Son Hayes ne parle jamais des marques sur son dos. Les plombs sous sa peau forment un étrange dessin de points bleus-noirs. Pour ses collègues de travail, l’origine de ces cicatrices est même devenu un objet de paris.

Ses frères, Boy et Kid ne lui en parlent jamais.

Mais son passé, tout comme ses cicatrices n’est jamais loin derrière lui. Leur père, qui ne s’est même pas soucié de leur donner un vrai prénom, les a abandonnés quand ils étaient petits. Ils s’en souviennent comme d’un alcoolique violent qui faisait passer ses intérêts avant ceux de sa famille.

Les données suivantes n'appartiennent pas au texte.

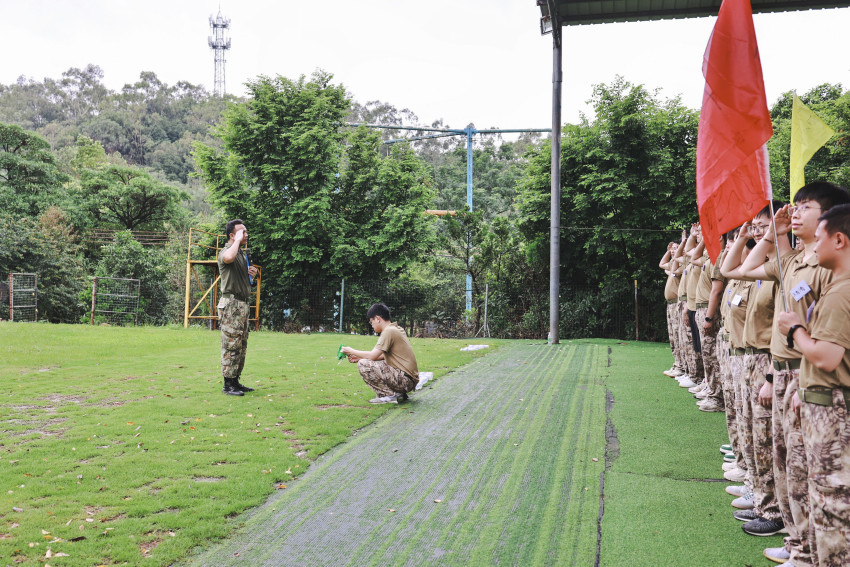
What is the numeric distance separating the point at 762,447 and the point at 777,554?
24.7 inches

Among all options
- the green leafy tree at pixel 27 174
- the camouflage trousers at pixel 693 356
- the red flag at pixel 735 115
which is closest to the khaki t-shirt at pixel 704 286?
the camouflage trousers at pixel 693 356

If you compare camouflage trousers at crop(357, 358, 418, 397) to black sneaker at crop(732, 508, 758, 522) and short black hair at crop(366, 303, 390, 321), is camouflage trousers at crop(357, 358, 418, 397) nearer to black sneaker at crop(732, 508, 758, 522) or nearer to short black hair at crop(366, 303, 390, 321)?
short black hair at crop(366, 303, 390, 321)

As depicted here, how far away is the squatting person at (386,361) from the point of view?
6.73 metres

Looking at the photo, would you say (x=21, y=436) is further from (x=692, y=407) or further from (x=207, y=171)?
(x=207, y=171)

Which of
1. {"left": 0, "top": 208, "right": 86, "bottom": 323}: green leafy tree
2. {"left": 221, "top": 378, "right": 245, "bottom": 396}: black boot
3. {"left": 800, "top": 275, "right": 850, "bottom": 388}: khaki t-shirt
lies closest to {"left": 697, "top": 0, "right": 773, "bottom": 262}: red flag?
{"left": 800, "top": 275, "right": 850, "bottom": 388}: khaki t-shirt

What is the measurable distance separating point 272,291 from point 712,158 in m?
17.1

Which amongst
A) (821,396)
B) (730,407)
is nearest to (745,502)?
(730,407)

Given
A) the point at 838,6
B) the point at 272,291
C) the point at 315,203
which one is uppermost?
the point at 838,6

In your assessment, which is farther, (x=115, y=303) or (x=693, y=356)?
(x=115, y=303)

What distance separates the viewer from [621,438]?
17.8 ft

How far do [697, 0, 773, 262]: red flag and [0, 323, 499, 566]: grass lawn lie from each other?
133 inches

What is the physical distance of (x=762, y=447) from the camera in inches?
137

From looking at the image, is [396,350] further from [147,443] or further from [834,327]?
[834,327]

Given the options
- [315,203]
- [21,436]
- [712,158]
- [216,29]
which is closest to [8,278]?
[315,203]
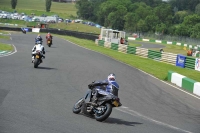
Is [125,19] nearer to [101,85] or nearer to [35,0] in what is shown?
[35,0]

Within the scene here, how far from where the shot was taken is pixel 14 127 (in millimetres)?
9172

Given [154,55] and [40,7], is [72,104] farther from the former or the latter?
[40,7]

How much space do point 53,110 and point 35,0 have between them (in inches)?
6930

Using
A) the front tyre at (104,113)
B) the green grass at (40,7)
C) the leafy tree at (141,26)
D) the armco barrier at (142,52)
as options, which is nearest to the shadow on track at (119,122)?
the front tyre at (104,113)

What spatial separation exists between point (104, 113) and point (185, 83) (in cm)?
1151

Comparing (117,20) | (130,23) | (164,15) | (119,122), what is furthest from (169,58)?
(164,15)

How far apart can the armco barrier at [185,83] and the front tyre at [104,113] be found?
9.77m

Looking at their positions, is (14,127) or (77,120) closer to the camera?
(14,127)

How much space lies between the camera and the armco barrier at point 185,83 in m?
20.1

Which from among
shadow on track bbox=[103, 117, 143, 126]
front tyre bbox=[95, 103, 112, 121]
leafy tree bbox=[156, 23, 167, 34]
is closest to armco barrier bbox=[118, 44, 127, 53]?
shadow on track bbox=[103, 117, 143, 126]

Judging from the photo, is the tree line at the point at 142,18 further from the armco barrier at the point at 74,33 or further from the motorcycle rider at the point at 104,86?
the motorcycle rider at the point at 104,86

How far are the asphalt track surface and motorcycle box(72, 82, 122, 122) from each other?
0.19 metres

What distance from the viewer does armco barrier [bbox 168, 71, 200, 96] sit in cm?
2006

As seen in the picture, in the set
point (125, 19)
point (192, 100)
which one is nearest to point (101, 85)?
point (192, 100)
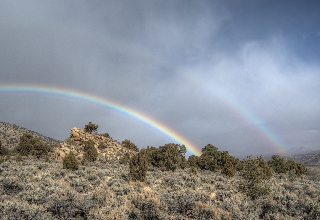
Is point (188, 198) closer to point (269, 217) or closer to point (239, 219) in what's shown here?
point (239, 219)

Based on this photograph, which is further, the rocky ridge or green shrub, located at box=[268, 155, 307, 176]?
the rocky ridge

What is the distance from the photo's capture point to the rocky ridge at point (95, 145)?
179 feet

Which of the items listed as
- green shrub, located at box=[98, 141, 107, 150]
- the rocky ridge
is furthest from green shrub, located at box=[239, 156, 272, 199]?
green shrub, located at box=[98, 141, 107, 150]

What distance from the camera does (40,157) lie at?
48469 millimetres

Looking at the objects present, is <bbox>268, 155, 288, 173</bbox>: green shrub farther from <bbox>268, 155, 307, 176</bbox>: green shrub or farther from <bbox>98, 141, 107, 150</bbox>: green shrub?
<bbox>98, 141, 107, 150</bbox>: green shrub

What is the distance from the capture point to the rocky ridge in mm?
54463

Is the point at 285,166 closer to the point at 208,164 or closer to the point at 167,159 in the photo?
the point at 208,164

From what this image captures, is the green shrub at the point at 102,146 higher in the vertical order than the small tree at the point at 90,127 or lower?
lower

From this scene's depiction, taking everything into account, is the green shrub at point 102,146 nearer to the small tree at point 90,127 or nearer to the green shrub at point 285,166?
the small tree at point 90,127

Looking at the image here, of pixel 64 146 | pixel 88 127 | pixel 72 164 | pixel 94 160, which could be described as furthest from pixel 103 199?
pixel 88 127

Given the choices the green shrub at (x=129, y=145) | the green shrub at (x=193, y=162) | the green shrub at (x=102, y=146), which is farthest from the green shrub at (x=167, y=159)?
the green shrub at (x=129, y=145)

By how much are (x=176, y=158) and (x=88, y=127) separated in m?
35.0

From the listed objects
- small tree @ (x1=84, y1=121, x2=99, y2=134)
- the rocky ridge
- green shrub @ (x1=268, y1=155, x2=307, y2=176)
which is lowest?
green shrub @ (x1=268, y1=155, x2=307, y2=176)

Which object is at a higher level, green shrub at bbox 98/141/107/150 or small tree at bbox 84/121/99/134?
small tree at bbox 84/121/99/134
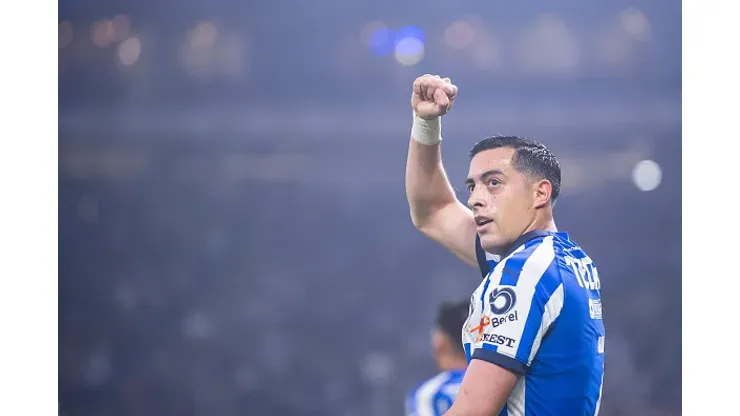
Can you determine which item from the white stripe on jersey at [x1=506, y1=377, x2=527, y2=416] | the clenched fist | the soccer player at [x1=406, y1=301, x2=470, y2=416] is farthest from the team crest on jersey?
the soccer player at [x1=406, y1=301, x2=470, y2=416]

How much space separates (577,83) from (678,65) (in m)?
0.38

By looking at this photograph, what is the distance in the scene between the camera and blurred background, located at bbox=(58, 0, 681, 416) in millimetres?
3330

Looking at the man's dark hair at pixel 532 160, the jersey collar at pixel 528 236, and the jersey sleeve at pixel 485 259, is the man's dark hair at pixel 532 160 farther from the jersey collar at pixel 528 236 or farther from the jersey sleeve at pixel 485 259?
the jersey sleeve at pixel 485 259

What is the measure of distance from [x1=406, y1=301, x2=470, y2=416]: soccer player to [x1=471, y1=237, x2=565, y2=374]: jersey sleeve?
863 mm

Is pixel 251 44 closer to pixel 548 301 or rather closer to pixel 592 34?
pixel 592 34

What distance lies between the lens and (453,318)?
121 inches

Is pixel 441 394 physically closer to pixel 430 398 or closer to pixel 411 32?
pixel 430 398

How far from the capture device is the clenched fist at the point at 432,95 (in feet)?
6.91

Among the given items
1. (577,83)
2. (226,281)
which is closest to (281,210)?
(226,281)

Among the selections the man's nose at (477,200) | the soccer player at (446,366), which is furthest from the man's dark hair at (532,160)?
the soccer player at (446,366)

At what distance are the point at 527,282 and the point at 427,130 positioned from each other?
2.51 ft

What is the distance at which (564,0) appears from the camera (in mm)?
3273

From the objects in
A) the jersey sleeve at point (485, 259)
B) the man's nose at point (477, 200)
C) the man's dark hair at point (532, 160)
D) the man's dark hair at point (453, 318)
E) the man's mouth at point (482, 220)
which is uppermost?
the man's dark hair at point (532, 160)

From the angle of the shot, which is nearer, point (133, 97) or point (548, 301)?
point (548, 301)
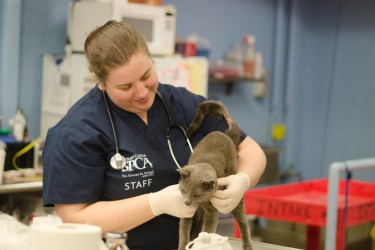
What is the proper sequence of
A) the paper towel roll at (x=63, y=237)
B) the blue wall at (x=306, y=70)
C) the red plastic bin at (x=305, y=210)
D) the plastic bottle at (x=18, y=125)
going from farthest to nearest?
the blue wall at (x=306, y=70), the plastic bottle at (x=18, y=125), the red plastic bin at (x=305, y=210), the paper towel roll at (x=63, y=237)

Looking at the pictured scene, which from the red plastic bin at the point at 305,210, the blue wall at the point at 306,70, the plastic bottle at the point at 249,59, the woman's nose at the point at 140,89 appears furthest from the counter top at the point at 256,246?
the plastic bottle at the point at 249,59

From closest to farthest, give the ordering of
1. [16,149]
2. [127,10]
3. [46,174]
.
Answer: [46,174]
[16,149]
[127,10]

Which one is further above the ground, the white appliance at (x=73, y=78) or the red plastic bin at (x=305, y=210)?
the white appliance at (x=73, y=78)

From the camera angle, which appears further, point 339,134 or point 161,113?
point 339,134

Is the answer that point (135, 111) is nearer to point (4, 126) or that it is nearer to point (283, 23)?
point (4, 126)

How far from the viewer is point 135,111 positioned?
5.69ft

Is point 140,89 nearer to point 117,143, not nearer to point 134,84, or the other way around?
point 134,84

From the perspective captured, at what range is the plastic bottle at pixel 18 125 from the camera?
341 cm

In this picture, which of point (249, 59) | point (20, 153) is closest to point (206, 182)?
point (20, 153)

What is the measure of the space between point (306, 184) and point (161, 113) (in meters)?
2.16

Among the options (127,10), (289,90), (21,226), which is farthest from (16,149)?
(289,90)

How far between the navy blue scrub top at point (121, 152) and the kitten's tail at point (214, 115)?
0.07 ft

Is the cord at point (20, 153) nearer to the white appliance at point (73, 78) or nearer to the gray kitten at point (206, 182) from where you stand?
the white appliance at point (73, 78)

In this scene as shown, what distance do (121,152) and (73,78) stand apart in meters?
1.85
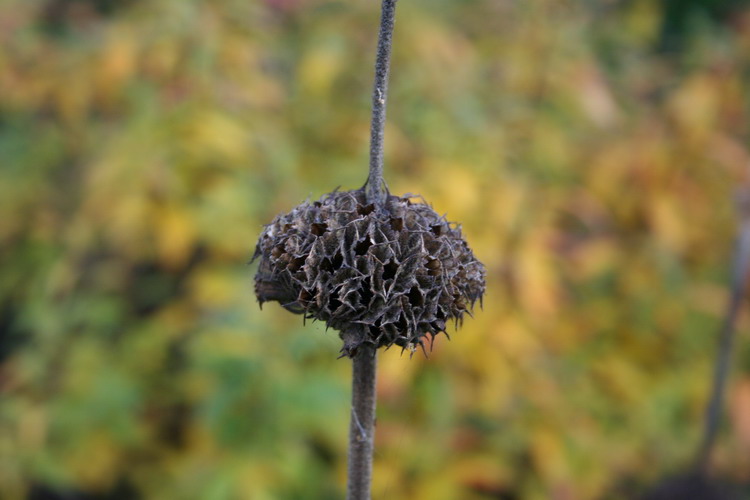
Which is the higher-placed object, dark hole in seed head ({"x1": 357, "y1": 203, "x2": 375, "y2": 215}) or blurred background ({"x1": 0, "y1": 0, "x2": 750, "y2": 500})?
blurred background ({"x1": 0, "y1": 0, "x2": 750, "y2": 500})

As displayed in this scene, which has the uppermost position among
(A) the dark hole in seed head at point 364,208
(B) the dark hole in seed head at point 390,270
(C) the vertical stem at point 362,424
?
(A) the dark hole in seed head at point 364,208

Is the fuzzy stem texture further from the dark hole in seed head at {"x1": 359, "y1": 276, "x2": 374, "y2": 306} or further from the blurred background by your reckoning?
the dark hole in seed head at {"x1": 359, "y1": 276, "x2": 374, "y2": 306}

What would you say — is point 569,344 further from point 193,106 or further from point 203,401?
point 193,106

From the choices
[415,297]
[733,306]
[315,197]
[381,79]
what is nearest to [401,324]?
[415,297]

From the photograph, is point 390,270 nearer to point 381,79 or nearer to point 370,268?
point 370,268

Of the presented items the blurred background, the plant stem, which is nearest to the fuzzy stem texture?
the blurred background

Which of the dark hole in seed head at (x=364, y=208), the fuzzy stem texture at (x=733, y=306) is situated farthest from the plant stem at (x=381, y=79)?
the fuzzy stem texture at (x=733, y=306)

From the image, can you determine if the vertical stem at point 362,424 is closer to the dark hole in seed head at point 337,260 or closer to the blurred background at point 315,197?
the dark hole in seed head at point 337,260

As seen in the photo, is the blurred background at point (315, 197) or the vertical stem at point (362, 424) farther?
the blurred background at point (315, 197)
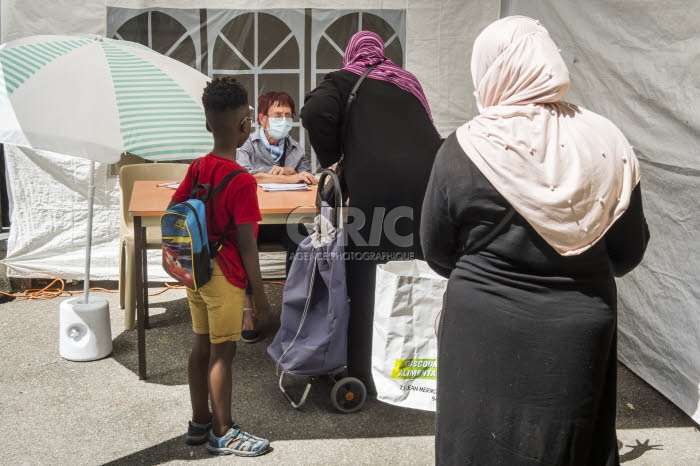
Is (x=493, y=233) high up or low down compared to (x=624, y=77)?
down

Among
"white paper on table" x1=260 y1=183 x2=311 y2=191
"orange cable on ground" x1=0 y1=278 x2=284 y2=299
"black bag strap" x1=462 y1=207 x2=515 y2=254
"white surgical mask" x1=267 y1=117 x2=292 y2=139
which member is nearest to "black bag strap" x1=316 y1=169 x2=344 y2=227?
"white paper on table" x1=260 y1=183 x2=311 y2=191

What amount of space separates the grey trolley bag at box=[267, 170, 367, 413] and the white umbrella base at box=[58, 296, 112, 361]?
1.36 meters

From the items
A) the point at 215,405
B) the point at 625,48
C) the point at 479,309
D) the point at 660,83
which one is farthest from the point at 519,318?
the point at 625,48

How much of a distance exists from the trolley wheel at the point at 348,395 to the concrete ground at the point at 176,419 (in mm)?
47

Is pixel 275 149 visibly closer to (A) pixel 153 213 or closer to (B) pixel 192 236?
(A) pixel 153 213

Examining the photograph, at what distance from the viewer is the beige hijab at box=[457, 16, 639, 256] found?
1788 millimetres

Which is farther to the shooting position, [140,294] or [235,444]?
[140,294]

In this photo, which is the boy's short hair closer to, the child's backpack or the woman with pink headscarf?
the woman with pink headscarf

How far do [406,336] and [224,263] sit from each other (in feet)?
2.76

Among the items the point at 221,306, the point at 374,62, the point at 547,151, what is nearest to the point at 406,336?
the point at 221,306

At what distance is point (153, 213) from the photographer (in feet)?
12.8

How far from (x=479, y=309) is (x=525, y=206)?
0.33 metres

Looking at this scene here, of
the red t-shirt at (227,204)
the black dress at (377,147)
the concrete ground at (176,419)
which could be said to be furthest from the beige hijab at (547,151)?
the concrete ground at (176,419)

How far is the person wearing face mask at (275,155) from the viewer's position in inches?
193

Les trois enfants ont été élevés par une mère détestable, qui les rend responsables encore aujourd’hui, de la vie qu’elle mène et et du départ de son mari. Oubliant ses enfants aussi sûrement que son foyer, cet homme a changé de vie.

Devenu un fervent catholique, sobre, remarié à une femme de valeur, il a eu quatre autres enfants. Qui eux ont de vrais prénoms.

Revue de presse

Le Monde

Shotgun stories
De Jeff Nichols (USA, 2007, 1h32)
Avec Michael Shannon, Douglas Ligon, Barlow Jacobs…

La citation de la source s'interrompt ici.